Il caos nasce da un post pubblicato su X da Matt Rosendin, CEO di CapSign, in cui si afferma che un fondo della sua azienda detiene 4,7 milioni di azioni Ripple. Una notizia che ha subito fatto il giro della community crypto,
Peccato che quella dichiarazione fosse falsa.
Le azioni in questione, infatti, non appartengono a CapSign, ma a Linqto, attraverso una sua entità societaria denominata Liquidshares. A confermarlo è stata la stessa Ripple, che ha voluto mettere ordine in una situazione diventata tossica per gli investitori.
Brad Garlinghouse, CEO di Ripple, ha chiarito che sì, Linqto possiede 4,7 milioni di azioni Ripple, ma le ha acquistate da altri azionisti sul mercato secondario. Ripple, da parte sua, non ha mai venduto a Linqto e non ha alcun rapporto diretto o attivo con la società.
Linqto, nel frattempo, ha preso le distanze dalle affermazioni di Rosendin e ha rassicurato i suoi clienti: non c’è alcun fallimento in corso.
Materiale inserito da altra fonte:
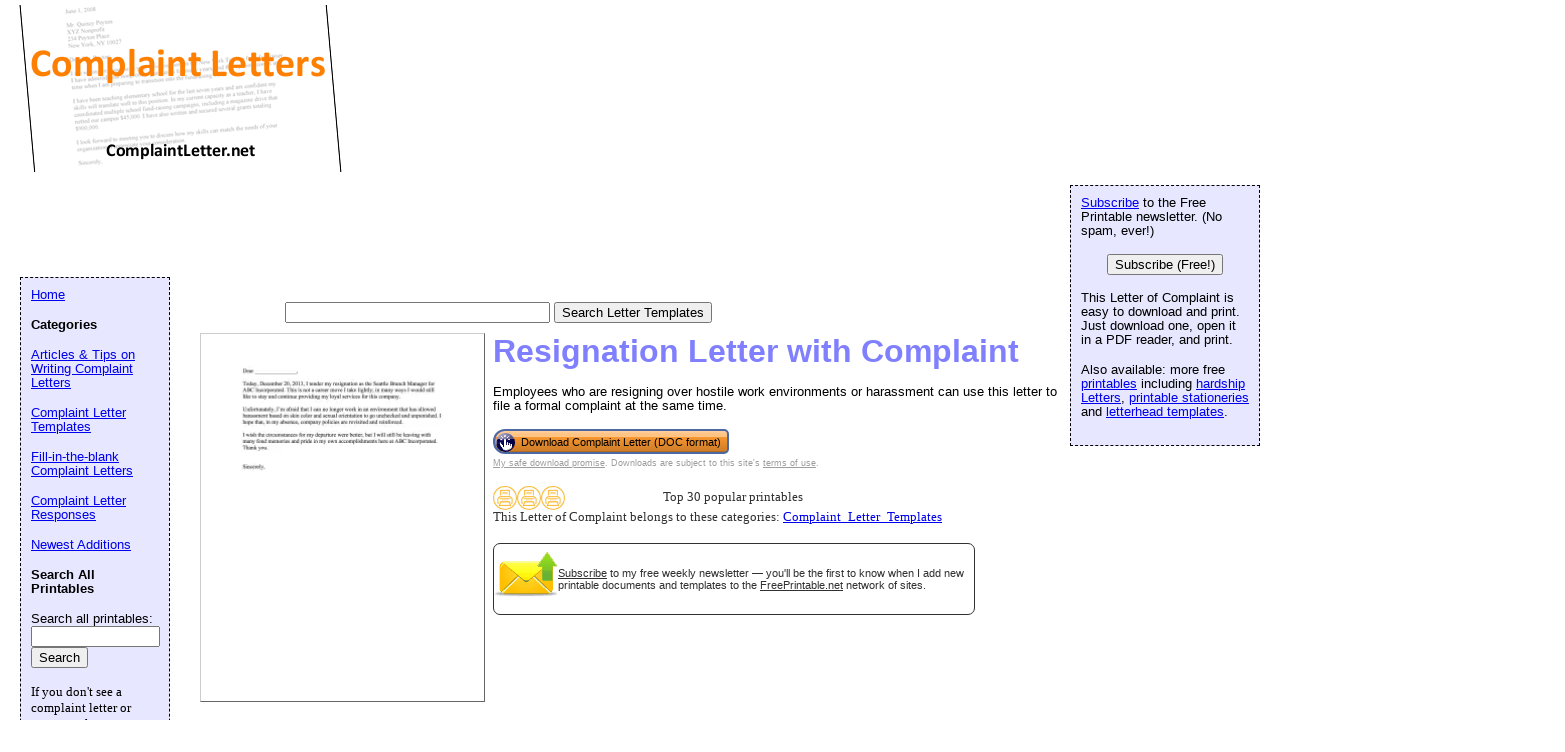

--- FILE ---
content_type: text/html; charset=utf-8
request_url: https://www.google.com/recaptcha/api2/aframe
body_size: 268
content:
<!DOCTYPE HTML><html><head><meta http-equiv="content-type" content="text/html; charset=UTF-8"></head><body><script nonce="OCeeE2wCTF7kaO9zq3S8Nw">/** Anti-fraud and anti-abuse applications only. See google.com/recaptcha */ try{var clients={'sodar':'https://pagead2.googlesyndication.com/pagead/sodar?'};window.addEventListener("message",function(a){try{if(a.source===window.parent){var b=JSON.parse(a.data);var c=clients[b['id']];if(c){var d=document.createElement('img');d.src=c+b['params']+'&rc='+(localStorage.getItem("rc::a")?sessionStorage.getItem("rc::b"):"");window.document.body.appendChild(d);sessionStorage.setItem("rc::e",parseInt(sessionStorage.getItem("rc::e")||0)+1);localStorage.setItem("rc::h",'1762318769745');}}}catch(b){}});window.parent.postMessage("_grecaptcha_ready", "*");}catch(b){}</script></body></html>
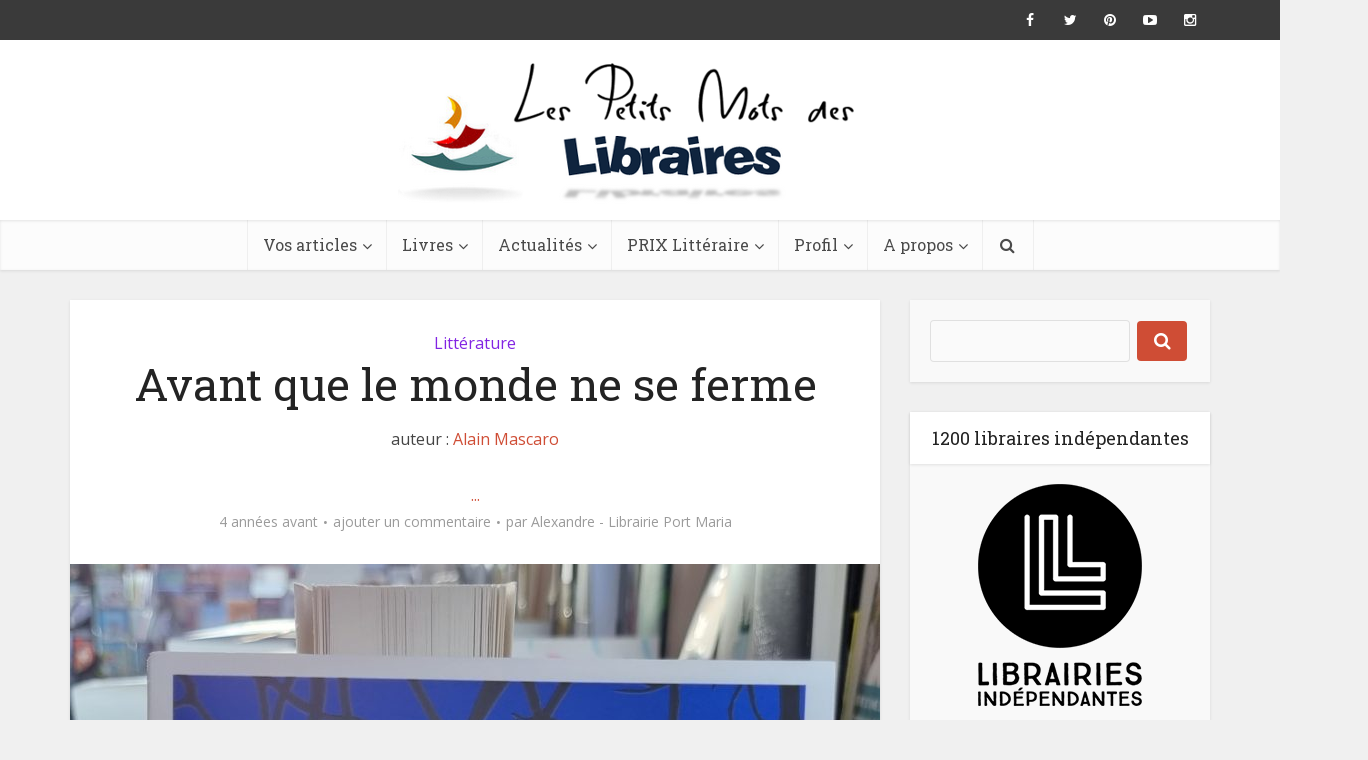

--- FILE ---
content_type: application/javascript
request_url: https://prism.app-us1.com/?a=26621920&u=https%3A%2F%2Flespetitsmotsdeslibraires.fr%2F2022%2F01%2F16%2Favant-que-le-monde-ne-se-ferme%2F
body_size: 123
content:
window.visitorGlobalObject=window.visitorGlobalObject||window.prismGlobalObject;window.visitorGlobalObject.setVisitorId('8b328769-209c-4cef-87fd-407dbe4f8198', '26621920');window.visitorGlobalObject.setWhitelistedServices('tracking', '26621920');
Le attività restano però sospese, anche in virtù delle indagini avviate dalla SEC e dal Dipartimento di Giustizia USA, ma l’azienda ha incaricato una società indipendente di verificare i propri processi interni e collaborerà con le autorità per fare chiarezza.
Insomma: CapSign e Linqto non c’entrano nulla l’una con l’altra. Il post di Rosendin ha solo contribuito a creare confusione in un momento delicato.